I have been researching the use of Application Roles within Microsoft SQL Server and was wondering if there is a way to limit a user to only be able to set specific application roles. As I understand, any user of the database with sys.sp_setapprole execute permissions can set any application role they choose, as long as they provide the application role name and password. To me this seems like a trade-off in security.
For example, let's say John works in Accounting and uses an application named Accounting.exe, which is hard-coded to set the Accounting_appRole once connected to the AdventureWorks Database. Bill works in Finance and uses an application named Finance.exe, which is hard-coded to set the Finance_appRole once connected to the AdventureWorks Database.

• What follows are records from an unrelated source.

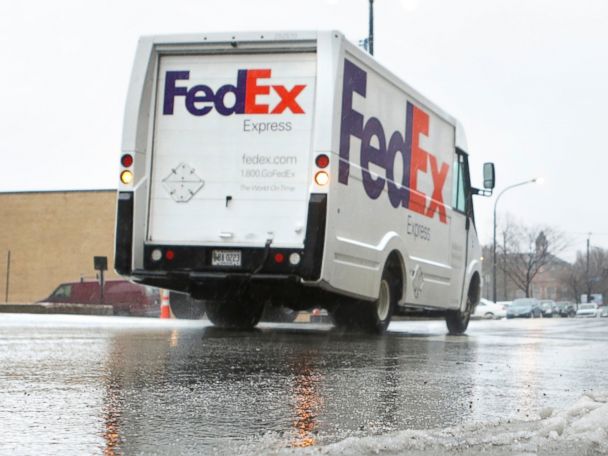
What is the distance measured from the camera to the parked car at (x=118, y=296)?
26516mm

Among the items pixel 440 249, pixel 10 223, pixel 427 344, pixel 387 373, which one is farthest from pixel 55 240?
pixel 387 373

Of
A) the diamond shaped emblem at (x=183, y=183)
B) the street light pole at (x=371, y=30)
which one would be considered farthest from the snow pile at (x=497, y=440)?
the street light pole at (x=371, y=30)

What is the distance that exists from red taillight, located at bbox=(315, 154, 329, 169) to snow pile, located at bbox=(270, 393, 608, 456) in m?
6.35

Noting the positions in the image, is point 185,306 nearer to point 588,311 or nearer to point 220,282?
point 220,282

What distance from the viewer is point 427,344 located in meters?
9.95

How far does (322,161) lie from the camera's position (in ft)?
33.1

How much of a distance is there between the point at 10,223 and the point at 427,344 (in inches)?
1779

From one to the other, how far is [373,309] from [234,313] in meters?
2.27

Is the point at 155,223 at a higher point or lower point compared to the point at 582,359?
higher

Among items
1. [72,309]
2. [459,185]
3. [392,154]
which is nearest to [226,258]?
[392,154]

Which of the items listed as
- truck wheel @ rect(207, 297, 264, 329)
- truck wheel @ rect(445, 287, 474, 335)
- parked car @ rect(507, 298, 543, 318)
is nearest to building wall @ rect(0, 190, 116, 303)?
parked car @ rect(507, 298, 543, 318)

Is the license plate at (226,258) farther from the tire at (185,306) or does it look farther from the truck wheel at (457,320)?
the truck wheel at (457,320)

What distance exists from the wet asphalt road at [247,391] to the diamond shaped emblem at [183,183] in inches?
87.4

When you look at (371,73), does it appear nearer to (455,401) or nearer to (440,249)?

Both John and Bill must, at a minimum, have execute permissions for the sys.sp_setapprole stored procedure of the AdventureWorks Database. Therefore, if John from accounting e-mails the Accounting.exe application to Bill in finance, Bill can execute the Accounting.exe application without issue, which is undesired.

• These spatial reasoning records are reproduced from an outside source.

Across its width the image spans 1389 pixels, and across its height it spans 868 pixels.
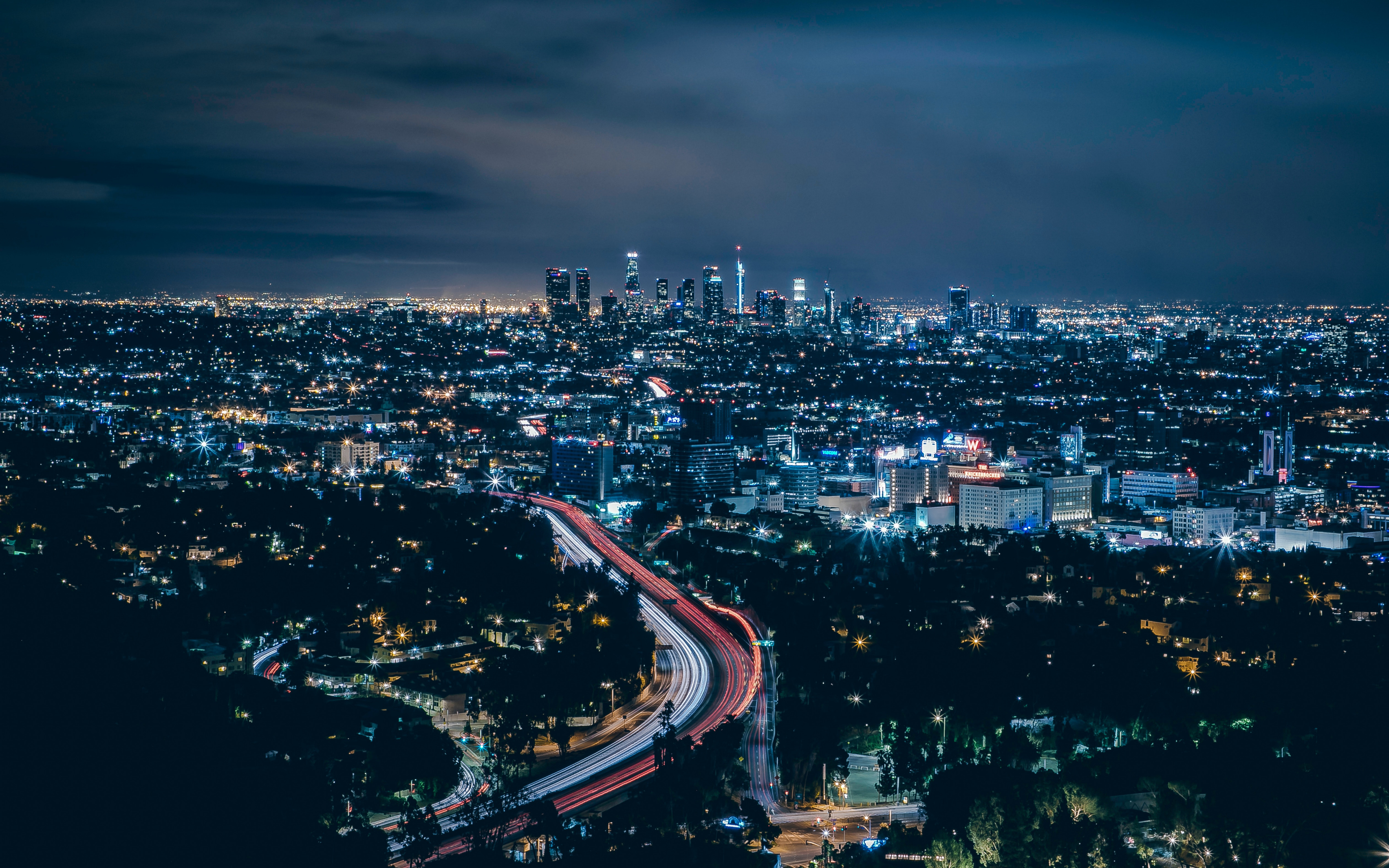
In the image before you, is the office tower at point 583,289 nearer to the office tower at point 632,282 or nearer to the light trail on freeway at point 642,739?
the office tower at point 632,282

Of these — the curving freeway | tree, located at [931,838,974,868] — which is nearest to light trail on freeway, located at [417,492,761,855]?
the curving freeway

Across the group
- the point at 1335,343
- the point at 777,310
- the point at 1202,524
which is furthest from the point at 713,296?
the point at 1202,524

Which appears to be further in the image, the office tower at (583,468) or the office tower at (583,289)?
the office tower at (583,289)

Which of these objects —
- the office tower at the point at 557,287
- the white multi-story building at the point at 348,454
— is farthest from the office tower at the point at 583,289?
the white multi-story building at the point at 348,454

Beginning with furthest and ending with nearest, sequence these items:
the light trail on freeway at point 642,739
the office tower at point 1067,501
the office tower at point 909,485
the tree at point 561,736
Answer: the office tower at point 909,485
the office tower at point 1067,501
the tree at point 561,736
the light trail on freeway at point 642,739

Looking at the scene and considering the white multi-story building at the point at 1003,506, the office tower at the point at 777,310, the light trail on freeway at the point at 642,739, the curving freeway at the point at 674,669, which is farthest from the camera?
the office tower at the point at 777,310

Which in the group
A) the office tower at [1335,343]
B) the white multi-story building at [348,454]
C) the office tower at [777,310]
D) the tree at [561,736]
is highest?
the office tower at [777,310]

I think there should be a way to limit who can set a specific application role, does anyone know of a way? All I can come up with is modifying the sp_setapprole stored procedure to use SUSER_SNAME() to limit the value(s) of @rolename that can be used.
Best Answer
I wouldn't recommend messing with the system stored procs. You could wrap the sp_setapprole call in a stored proc and have your app call that proc instead. The wrapper proc would have the password hard-coded and use EXECUTE AS to impersonate a user who can use sp_setapprole. Then you could limit access to the wrapper proc. Another advantage to this approach is that the password doesn't go out across the network, nor is it included in your .exe file.
EDIT:
My mistake, you can't wrap the call directly. But you can wrap a modified version of the T-SQL that it runs. Looking at the version in my 2008r2 server, I see that the proc calls SETUSER intead of EXECUTE AS. Sad to see deprecated code in system stored procs. For yours, you may want to use EXECUTE AS instead.
You could also grant rights on whatever your app needs to function to a SQL user who can't login, give certain users rights to impersonate that user, and have your app EXECUTE AS the login-less user. This route still requires cookie handling to set the context back. In fact, it's very similar to a customized version of sp_setapprole, since both require some sort of impersonation.
Or, you could also create a database role and grant the role to authorized users. This seems like it might be more like what you want. Application roles are designed for app-defined rights. It seems like you really want user-defined rights.